Your task is to reproduce exactly the lines from the line with "From where the" through the end of the records below.

● ● ●

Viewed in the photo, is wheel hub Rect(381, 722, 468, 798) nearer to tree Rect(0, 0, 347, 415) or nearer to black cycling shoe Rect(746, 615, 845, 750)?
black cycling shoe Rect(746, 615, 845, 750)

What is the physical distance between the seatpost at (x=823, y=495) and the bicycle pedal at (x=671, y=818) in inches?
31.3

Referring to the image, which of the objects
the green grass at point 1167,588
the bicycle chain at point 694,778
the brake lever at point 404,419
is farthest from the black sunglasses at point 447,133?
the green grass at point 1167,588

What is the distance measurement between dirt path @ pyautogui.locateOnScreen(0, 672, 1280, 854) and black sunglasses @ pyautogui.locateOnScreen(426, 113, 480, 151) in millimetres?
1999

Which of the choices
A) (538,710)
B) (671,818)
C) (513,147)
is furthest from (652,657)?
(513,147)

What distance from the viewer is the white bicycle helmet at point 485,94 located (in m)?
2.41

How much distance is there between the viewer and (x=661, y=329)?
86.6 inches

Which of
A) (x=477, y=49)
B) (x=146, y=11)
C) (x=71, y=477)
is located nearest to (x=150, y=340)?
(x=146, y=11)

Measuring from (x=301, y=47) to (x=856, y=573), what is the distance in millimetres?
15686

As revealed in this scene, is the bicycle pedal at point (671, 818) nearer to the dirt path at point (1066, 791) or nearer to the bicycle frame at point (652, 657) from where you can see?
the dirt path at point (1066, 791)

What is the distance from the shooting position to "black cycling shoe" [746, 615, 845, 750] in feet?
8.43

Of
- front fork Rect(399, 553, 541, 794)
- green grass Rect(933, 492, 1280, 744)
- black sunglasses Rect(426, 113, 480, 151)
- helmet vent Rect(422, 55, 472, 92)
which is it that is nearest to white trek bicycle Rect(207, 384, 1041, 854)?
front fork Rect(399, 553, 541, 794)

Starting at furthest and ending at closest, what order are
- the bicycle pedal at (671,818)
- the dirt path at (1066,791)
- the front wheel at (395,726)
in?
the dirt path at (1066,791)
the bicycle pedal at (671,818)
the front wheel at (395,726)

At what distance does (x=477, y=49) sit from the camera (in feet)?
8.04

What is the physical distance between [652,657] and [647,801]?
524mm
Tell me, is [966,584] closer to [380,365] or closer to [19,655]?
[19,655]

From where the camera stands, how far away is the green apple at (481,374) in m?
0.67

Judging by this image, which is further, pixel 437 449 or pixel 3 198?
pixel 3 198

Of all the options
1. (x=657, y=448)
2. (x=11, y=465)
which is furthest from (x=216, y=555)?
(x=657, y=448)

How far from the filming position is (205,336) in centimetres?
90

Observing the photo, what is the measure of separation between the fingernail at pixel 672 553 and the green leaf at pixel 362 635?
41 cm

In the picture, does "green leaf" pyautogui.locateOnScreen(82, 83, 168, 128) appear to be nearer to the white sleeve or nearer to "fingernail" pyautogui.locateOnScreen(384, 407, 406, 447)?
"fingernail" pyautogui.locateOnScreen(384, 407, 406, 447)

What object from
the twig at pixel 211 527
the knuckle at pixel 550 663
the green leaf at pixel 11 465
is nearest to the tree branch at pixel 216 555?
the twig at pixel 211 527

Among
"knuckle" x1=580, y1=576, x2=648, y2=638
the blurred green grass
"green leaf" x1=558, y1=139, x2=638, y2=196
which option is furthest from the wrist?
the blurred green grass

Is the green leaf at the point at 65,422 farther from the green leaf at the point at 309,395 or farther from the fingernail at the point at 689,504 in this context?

● ● ●

▶ _Complete response_
From where the camera stands, how far away is the green apple at (481,374) in m?
0.67

Judging by this image, which is further, pixel 437 449 or pixel 3 198?
pixel 3 198

Of all the options
1. (x=657, y=448)
2. (x=11, y=465)
which is furthest from (x=216, y=555)?
(x=657, y=448)

How far from the filming position is (205,336) in centimetres?
90

Observing the photo, what is the measure of separation between the fingernail at pixel 672 553 and the green leaf at pixel 362 635?
41 cm

In the picture, does "green leaf" pyautogui.locateOnScreen(82, 83, 168, 128) appear to be nearer to the white sleeve or nearer to "fingernail" pyautogui.locateOnScreen(384, 407, 406, 447)?
"fingernail" pyautogui.locateOnScreen(384, 407, 406, 447)

What object from
the twig at pixel 211 527
the knuckle at pixel 550 663
the green leaf at pixel 11 465
is nearest to the tree branch at pixel 216 555?
the twig at pixel 211 527

Among
"knuckle" x1=580, y1=576, x2=648, y2=638
the blurred green grass
"green leaf" x1=558, y1=139, x2=638, y2=196
which option is furthest from the wrist?
the blurred green grass

Is the green leaf at the point at 65,422 farther from the green leaf at the point at 309,395 or farther from the fingernail at the point at 689,504 in this context?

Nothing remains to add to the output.